Nelle altre fasce dimensionali operazioni di concentrazione hanno senso solo se mostrano chiarezza di obiettivi e strumenti, favoriscono cambiamenti non marginali dei profili di business, oggettivi miglioramenti dei servizi erogati, più efficaci presidi territoriali o, magari, la definizione di assetti proprietari/di governance più incisivi.

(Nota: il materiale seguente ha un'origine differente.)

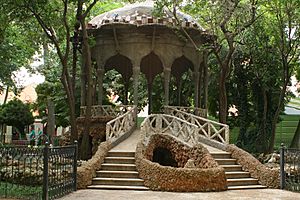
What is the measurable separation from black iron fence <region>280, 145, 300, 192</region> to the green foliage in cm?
1969

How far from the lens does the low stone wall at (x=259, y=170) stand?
14734mm

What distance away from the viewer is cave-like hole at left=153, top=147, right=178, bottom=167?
17516mm

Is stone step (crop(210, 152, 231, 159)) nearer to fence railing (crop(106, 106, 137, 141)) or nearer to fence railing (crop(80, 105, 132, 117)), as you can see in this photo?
fence railing (crop(106, 106, 137, 141))

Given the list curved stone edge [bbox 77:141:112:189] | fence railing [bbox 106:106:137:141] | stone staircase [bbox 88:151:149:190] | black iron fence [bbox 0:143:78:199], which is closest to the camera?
black iron fence [bbox 0:143:78:199]

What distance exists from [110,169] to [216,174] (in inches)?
144

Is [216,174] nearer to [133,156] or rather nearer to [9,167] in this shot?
[133,156]

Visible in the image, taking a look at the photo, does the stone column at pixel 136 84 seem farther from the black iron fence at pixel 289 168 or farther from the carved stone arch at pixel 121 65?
the black iron fence at pixel 289 168

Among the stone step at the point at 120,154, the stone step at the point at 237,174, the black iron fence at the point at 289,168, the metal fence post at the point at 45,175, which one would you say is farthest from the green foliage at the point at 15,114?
the black iron fence at the point at 289,168

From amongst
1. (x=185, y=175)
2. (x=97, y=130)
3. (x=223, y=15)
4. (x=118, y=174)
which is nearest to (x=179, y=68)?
(x=223, y=15)

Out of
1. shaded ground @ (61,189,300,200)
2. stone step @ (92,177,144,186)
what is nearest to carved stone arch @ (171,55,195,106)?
stone step @ (92,177,144,186)

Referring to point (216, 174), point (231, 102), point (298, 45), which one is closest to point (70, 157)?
point (216, 174)

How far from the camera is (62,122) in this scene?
30.7 metres

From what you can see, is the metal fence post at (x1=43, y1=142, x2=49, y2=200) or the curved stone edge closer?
the metal fence post at (x1=43, y1=142, x2=49, y2=200)

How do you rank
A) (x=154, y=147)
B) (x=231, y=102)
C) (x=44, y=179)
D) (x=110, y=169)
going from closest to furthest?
(x=44, y=179) < (x=110, y=169) < (x=154, y=147) < (x=231, y=102)
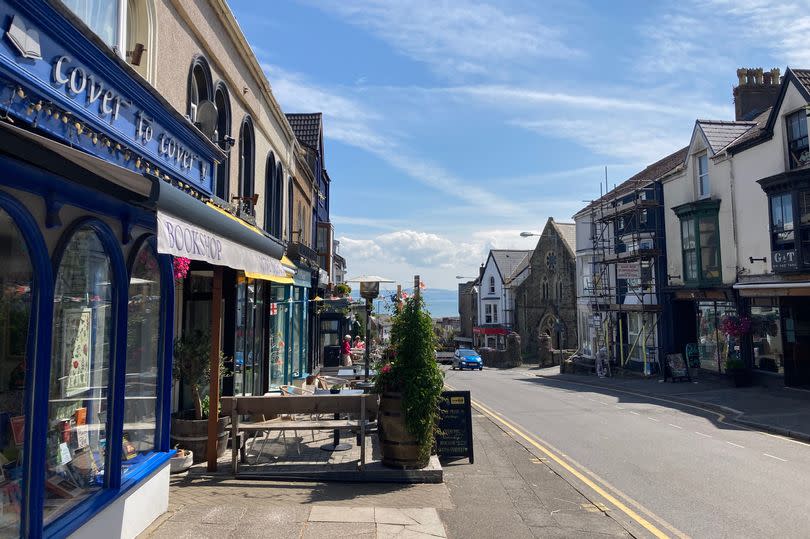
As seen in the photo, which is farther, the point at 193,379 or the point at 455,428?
the point at 455,428

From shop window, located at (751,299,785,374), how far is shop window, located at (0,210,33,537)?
23.1m

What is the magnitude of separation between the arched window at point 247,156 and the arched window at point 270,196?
5.59 ft

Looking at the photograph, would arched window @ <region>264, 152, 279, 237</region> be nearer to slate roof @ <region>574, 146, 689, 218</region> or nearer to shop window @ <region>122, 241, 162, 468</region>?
shop window @ <region>122, 241, 162, 468</region>

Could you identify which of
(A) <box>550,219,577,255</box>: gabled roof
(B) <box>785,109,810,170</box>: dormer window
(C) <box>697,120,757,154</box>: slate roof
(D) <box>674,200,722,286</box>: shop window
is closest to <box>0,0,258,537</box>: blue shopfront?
(B) <box>785,109,810,170</box>: dormer window

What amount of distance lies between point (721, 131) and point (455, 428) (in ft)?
70.6

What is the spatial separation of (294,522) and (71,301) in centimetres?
327

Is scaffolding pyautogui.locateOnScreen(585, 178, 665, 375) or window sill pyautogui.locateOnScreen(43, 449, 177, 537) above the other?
scaffolding pyautogui.locateOnScreen(585, 178, 665, 375)

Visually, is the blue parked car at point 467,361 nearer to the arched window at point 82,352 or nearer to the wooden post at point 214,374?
the wooden post at point 214,374

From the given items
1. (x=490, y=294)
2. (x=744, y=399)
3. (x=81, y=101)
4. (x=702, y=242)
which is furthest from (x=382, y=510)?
(x=490, y=294)

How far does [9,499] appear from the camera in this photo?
3826 mm

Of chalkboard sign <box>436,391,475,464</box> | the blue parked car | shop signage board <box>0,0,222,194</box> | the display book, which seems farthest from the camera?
the blue parked car

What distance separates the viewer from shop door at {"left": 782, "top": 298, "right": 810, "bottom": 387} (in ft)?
64.7

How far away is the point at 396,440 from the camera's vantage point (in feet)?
26.9

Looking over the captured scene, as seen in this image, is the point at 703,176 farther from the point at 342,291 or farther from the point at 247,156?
the point at 247,156
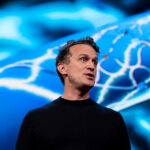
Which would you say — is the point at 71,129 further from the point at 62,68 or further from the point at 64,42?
the point at 64,42

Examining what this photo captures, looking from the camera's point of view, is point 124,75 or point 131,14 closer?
point 124,75

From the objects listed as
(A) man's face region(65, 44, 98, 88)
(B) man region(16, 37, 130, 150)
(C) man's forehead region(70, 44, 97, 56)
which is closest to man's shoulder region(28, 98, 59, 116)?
(B) man region(16, 37, 130, 150)

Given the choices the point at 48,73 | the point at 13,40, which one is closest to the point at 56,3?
the point at 13,40

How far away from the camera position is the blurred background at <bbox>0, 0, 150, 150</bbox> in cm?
127

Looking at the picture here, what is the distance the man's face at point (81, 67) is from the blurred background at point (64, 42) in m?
0.40

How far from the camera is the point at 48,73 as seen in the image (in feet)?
4.59

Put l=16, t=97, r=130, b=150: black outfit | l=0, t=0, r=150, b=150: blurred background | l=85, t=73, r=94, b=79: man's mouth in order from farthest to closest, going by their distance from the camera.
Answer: l=0, t=0, r=150, b=150: blurred background < l=85, t=73, r=94, b=79: man's mouth < l=16, t=97, r=130, b=150: black outfit

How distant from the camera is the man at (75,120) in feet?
2.69

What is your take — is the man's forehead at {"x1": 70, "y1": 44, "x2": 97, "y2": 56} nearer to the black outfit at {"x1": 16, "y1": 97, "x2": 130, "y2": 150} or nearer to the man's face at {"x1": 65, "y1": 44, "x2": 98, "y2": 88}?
the man's face at {"x1": 65, "y1": 44, "x2": 98, "y2": 88}

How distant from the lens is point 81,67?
926 mm

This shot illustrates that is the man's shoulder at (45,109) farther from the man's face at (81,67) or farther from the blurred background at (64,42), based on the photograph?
the blurred background at (64,42)

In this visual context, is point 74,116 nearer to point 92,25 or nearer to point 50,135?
point 50,135

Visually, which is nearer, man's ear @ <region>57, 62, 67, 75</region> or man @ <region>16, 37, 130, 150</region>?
man @ <region>16, 37, 130, 150</region>

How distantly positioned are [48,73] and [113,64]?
43 centimetres
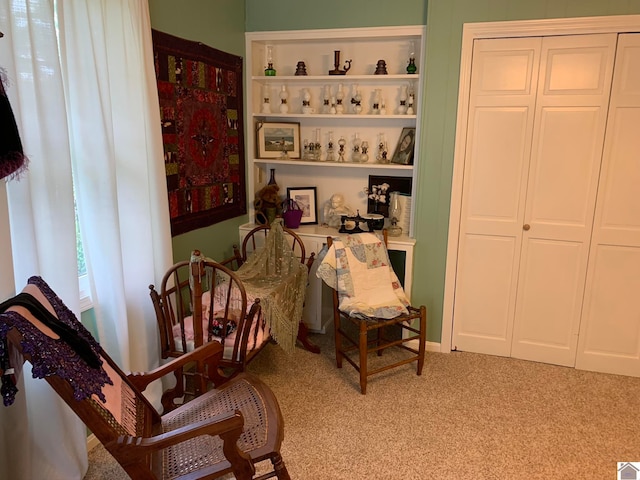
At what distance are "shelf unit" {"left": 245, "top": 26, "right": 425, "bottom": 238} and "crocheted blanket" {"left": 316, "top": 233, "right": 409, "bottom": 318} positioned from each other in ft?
1.34

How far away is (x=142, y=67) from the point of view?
2.26 metres

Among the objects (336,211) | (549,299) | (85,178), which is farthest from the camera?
(336,211)

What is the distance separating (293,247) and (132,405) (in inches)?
65.5

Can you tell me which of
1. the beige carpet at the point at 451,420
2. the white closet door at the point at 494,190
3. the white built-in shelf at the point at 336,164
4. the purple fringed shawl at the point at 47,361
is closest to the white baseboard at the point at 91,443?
the beige carpet at the point at 451,420

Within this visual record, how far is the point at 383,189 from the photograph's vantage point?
3.53 metres

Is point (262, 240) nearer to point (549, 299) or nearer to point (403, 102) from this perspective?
point (403, 102)

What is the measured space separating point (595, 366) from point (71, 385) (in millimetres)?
3051

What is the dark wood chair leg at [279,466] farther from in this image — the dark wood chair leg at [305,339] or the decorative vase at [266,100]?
the decorative vase at [266,100]

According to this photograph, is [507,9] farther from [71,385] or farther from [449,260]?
[71,385]

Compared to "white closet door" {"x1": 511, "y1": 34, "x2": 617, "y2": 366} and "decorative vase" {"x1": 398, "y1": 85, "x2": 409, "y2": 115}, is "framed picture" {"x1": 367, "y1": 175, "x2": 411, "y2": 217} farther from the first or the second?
"white closet door" {"x1": 511, "y1": 34, "x2": 617, "y2": 366}

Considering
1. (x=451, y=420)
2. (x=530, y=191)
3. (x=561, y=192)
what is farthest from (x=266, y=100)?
(x=451, y=420)

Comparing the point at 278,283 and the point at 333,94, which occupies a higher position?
the point at 333,94

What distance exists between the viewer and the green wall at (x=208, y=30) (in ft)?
8.54

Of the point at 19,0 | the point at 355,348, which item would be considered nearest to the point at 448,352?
the point at 355,348
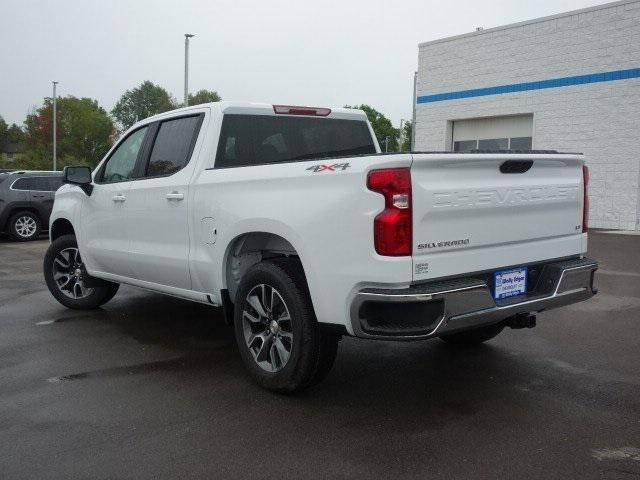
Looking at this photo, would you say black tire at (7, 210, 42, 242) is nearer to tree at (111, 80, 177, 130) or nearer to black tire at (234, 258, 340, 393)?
black tire at (234, 258, 340, 393)

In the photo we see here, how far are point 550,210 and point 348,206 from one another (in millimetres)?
1540

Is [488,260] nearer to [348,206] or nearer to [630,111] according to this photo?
[348,206]

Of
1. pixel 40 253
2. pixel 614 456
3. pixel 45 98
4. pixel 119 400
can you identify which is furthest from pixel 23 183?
pixel 45 98

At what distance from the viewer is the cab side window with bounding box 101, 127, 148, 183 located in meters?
5.77

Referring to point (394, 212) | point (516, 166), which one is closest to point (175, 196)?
point (394, 212)

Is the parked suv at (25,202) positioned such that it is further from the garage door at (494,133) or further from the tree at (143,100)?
the tree at (143,100)

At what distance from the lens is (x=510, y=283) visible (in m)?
3.95

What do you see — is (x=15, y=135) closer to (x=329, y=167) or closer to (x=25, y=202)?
(x=25, y=202)

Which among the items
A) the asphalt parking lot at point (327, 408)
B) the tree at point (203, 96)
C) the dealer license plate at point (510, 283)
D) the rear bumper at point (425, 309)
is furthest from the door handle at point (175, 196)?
the tree at point (203, 96)

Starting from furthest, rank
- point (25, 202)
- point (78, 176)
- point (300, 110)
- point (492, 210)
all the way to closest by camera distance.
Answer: point (25, 202)
point (78, 176)
point (300, 110)
point (492, 210)

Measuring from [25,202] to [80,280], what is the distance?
31.1 ft

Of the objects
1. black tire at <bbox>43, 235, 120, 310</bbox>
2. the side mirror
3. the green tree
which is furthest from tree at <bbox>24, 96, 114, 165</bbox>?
the side mirror

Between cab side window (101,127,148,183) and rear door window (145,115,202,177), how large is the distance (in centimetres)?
29

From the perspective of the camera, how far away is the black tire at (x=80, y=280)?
6824 mm
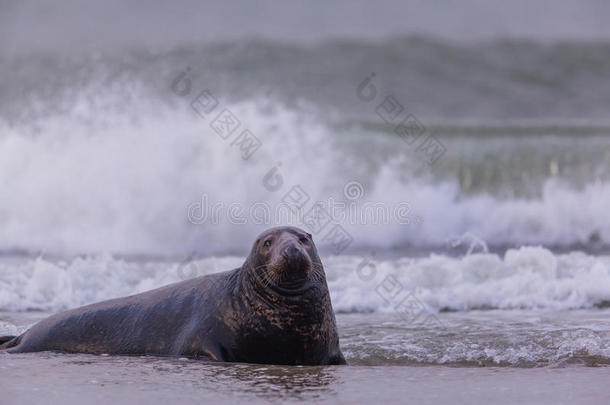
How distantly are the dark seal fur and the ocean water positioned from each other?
233mm

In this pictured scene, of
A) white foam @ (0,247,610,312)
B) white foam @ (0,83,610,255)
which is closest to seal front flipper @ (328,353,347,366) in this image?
white foam @ (0,247,610,312)

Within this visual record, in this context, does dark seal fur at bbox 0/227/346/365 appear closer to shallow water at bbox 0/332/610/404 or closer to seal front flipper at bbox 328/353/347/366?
seal front flipper at bbox 328/353/347/366

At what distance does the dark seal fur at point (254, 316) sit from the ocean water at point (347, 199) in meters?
0.23

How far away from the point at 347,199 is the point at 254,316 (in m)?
9.52

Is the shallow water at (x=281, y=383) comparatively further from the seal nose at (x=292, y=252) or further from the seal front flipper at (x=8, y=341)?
the seal front flipper at (x=8, y=341)

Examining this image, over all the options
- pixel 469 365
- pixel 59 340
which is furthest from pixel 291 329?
pixel 59 340

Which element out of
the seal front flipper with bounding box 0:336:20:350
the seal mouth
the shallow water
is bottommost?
the shallow water

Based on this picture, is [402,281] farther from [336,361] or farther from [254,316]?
[254,316]

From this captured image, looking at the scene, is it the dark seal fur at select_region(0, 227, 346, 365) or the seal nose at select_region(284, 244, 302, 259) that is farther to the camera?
the dark seal fur at select_region(0, 227, 346, 365)

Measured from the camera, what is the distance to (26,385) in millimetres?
5070

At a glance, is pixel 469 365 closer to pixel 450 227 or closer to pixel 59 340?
pixel 59 340

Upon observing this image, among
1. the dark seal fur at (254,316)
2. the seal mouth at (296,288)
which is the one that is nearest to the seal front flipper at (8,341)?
the dark seal fur at (254,316)

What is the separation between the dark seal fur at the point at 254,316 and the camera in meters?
5.74

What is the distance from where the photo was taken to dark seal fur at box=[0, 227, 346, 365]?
574cm
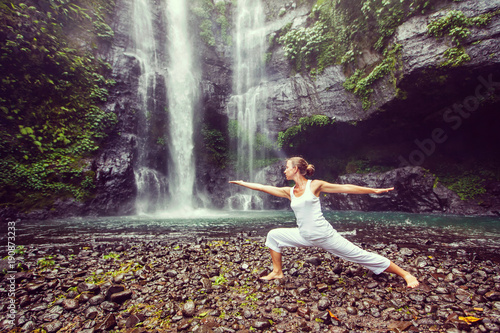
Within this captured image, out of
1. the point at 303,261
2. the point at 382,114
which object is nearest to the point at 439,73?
the point at 382,114

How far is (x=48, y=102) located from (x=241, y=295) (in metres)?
16.0

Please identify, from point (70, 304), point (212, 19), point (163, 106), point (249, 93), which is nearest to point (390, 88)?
point (249, 93)

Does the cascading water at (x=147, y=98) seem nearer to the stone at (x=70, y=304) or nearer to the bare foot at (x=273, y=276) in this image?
the stone at (x=70, y=304)

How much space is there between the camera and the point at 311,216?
3.02 meters

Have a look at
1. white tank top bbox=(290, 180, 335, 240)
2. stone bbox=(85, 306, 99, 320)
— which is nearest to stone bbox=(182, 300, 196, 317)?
stone bbox=(85, 306, 99, 320)

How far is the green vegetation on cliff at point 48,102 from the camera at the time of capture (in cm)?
1109

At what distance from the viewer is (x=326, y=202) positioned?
16891 millimetres

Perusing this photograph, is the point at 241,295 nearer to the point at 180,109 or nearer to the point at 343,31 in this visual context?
the point at 180,109

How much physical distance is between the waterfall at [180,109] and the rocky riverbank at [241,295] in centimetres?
1341

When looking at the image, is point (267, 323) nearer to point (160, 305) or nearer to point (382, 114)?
point (160, 305)

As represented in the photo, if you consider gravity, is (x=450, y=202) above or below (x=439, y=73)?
below

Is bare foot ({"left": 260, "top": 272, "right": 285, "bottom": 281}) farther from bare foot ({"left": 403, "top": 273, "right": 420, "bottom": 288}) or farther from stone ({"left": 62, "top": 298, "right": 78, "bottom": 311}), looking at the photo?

Va tenuto in conto il tema degli inevitabili impatti gestionali, il rischio di smarrimento di un’identità differenziante che può incidere sugli stream dei ricavi, come accaduto in varie circostanze. Un processo puramente emulativo delle maggiori banche non sarebbe percepito come distintivo, inducendo comunque i migliori clienti di tutti i segmenti a privilegiare i market leaders rispetto ai quali si continuerebbe a scontare un ritardo. Alcune aree essenziali dell’attività di banca commerciale (ad esempio il wealth management) hanno subìto grandi riallocazioni di masse a favore di operatori più dinamici che sono cresciuti in modo del tutto organico in forza di modelli organizzativi più chiari, spesso profittando proprio del disorientamento della clientela coinvolta nell’M&A altrui.

Occorre quindi disporsi volta per volta a vagliare criticamente le opzioni di consolidamento sotto il profilo delle linee strategiche e di orizzonte commerciale, per comprendere se siano meramente “difensive” o incorporino progettualità di respiro, realmente a beneficio di shareholder e stakeholder.